== Material provided ==

--------------------------------

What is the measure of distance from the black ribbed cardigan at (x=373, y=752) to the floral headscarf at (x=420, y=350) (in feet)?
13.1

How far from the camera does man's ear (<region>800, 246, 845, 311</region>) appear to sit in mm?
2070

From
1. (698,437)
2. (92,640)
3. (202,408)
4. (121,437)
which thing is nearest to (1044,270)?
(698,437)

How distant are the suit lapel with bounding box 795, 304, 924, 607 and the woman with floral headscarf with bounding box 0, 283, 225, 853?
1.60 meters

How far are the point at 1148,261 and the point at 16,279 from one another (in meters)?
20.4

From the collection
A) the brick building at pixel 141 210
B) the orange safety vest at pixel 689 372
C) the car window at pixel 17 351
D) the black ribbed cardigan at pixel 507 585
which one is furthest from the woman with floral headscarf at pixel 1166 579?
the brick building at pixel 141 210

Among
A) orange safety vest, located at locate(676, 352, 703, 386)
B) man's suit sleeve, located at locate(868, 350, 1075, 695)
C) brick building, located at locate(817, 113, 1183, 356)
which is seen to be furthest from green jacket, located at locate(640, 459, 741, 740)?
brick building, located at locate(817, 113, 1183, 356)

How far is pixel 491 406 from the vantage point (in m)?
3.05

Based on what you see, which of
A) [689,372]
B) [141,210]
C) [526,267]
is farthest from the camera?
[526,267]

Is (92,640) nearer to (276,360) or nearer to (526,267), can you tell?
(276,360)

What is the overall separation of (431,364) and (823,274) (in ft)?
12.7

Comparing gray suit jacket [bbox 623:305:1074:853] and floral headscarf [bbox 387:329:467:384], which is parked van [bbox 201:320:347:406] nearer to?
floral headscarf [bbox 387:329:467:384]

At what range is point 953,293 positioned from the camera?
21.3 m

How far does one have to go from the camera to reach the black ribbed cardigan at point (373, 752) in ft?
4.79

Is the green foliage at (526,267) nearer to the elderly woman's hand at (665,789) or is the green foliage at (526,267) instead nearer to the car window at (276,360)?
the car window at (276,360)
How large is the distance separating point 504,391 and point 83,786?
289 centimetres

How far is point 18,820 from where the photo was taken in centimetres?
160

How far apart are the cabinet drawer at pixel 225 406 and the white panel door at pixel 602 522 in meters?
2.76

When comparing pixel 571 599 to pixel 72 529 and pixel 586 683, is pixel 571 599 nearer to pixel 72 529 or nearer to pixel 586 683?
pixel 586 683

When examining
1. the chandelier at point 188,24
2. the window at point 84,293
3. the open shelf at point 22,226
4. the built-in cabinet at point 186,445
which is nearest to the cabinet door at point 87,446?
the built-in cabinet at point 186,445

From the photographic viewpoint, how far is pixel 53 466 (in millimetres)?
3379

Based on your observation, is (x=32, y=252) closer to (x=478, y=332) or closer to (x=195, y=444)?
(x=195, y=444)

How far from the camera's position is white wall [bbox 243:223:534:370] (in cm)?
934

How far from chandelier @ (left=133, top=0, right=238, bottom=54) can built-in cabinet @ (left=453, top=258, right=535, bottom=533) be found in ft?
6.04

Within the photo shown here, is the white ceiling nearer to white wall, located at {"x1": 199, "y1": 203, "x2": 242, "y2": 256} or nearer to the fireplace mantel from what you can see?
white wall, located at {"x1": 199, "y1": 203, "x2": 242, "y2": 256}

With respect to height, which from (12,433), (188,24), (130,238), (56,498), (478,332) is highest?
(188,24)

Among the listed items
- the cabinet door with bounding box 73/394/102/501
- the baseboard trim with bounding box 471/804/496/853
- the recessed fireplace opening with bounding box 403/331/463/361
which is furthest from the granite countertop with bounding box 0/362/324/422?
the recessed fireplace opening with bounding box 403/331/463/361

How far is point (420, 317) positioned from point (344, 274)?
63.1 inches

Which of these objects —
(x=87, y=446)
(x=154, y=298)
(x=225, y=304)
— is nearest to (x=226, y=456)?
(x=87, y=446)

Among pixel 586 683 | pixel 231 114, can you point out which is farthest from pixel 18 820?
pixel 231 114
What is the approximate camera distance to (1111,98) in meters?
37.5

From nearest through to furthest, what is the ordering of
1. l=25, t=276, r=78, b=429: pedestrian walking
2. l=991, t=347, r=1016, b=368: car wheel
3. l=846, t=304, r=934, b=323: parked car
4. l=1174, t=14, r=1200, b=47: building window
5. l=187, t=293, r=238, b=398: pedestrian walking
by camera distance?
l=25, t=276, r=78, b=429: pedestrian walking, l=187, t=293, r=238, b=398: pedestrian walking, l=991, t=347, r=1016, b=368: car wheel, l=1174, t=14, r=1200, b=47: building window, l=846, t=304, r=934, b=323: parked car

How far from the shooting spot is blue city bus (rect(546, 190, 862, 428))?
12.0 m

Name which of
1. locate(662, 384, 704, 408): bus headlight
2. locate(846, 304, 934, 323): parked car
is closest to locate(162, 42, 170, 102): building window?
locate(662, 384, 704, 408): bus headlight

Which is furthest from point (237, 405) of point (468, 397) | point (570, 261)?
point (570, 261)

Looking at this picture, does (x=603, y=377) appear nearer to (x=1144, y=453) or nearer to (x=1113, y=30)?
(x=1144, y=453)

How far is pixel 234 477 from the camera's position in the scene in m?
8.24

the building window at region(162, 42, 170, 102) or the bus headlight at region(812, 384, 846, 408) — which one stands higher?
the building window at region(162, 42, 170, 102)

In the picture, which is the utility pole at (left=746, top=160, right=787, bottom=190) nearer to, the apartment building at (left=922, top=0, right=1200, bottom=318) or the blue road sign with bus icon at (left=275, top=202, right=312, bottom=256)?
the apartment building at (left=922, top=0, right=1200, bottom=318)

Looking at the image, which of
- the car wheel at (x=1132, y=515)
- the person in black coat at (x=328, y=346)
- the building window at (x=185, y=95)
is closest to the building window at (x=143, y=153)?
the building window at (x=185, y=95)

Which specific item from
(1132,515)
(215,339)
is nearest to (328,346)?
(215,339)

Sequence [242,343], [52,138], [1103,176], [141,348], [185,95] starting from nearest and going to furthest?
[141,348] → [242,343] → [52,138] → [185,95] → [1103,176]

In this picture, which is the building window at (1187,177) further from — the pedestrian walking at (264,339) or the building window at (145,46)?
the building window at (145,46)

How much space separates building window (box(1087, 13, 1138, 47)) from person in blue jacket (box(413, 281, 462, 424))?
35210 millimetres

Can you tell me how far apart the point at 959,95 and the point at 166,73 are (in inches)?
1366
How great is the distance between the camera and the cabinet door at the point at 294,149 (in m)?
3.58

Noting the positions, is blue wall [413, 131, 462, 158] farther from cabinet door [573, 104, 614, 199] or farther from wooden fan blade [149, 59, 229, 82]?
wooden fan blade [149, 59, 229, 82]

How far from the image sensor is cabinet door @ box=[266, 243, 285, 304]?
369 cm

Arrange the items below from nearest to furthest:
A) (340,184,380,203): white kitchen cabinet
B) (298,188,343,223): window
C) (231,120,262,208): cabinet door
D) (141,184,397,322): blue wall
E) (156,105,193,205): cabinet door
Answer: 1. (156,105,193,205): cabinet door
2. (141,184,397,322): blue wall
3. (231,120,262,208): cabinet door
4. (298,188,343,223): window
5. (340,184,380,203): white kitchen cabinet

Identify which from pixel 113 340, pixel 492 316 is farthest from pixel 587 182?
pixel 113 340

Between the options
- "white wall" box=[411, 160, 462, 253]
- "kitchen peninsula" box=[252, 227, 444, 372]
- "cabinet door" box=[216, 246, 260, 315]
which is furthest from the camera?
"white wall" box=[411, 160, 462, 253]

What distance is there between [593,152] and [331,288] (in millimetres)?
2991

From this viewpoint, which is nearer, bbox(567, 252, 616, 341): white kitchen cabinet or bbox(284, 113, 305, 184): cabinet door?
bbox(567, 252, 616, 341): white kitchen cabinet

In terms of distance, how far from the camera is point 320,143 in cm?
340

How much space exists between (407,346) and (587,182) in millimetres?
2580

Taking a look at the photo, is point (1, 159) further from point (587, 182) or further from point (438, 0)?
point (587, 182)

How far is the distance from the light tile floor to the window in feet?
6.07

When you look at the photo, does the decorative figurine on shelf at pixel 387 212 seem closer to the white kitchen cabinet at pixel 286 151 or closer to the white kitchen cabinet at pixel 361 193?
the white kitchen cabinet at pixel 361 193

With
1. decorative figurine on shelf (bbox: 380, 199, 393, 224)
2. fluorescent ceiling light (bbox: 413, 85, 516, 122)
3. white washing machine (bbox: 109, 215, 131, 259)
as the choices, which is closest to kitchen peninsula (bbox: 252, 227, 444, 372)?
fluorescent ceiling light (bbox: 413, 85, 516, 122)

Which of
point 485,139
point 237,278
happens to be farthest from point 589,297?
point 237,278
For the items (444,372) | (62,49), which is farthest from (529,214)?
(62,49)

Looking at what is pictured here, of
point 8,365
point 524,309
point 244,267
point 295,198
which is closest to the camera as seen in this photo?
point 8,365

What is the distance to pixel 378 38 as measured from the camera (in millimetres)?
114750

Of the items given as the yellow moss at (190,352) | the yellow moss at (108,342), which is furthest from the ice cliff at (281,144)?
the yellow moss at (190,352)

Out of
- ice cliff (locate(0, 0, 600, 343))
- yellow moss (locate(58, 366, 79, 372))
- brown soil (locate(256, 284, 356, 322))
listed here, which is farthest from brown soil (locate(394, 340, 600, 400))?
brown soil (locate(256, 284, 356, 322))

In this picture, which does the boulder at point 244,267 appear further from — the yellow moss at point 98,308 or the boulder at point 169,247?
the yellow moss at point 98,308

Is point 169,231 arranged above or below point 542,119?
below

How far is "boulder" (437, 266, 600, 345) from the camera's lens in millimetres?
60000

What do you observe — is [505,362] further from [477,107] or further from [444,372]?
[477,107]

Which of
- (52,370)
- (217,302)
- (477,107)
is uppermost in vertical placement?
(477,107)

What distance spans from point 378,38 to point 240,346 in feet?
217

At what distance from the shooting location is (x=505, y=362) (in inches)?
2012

--------------------------------

== Task brief ==
Emit verbatim the lines running from the one with "What is the distance" through the last line of the data, both endpoints inclusive.

== Answer below ==
What is the distance to pixel 378 38 as measured from the camera (in millimetres)?
114750

Of the items given as the yellow moss at (190,352) | the yellow moss at (108,342), which is furthest from the ice cliff at (281,144)?
the yellow moss at (190,352)

Out of
- ice cliff (locate(0, 0, 600, 343))
- yellow moss (locate(58, 366, 79, 372))
- brown soil (locate(256, 284, 356, 322))
listed here, which is farthest from brown soil (locate(394, 340, 600, 400))?
brown soil (locate(256, 284, 356, 322))

In this picture, which does the boulder at point 244,267 appear further from — the yellow moss at point 98,308 or the boulder at point 169,247?
the yellow moss at point 98,308

Is point 169,231 arranged above or below point 542,119?
below

How far is "boulder" (437, 266, 600, 345) from the camera's lens in millimetres?
60000

What do you observe — is [505,362] further from [477,107] or further from [444,372]?
[477,107]

Which of
- (52,370)
- (217,302)
- (477,107)
is uppermost in vertical placement?
(477,107)

What distance spans from point 378,38 to point 240,346 in feet?
217

At what distance from the shooting location is (x=505, y=362) (in inches)?
2012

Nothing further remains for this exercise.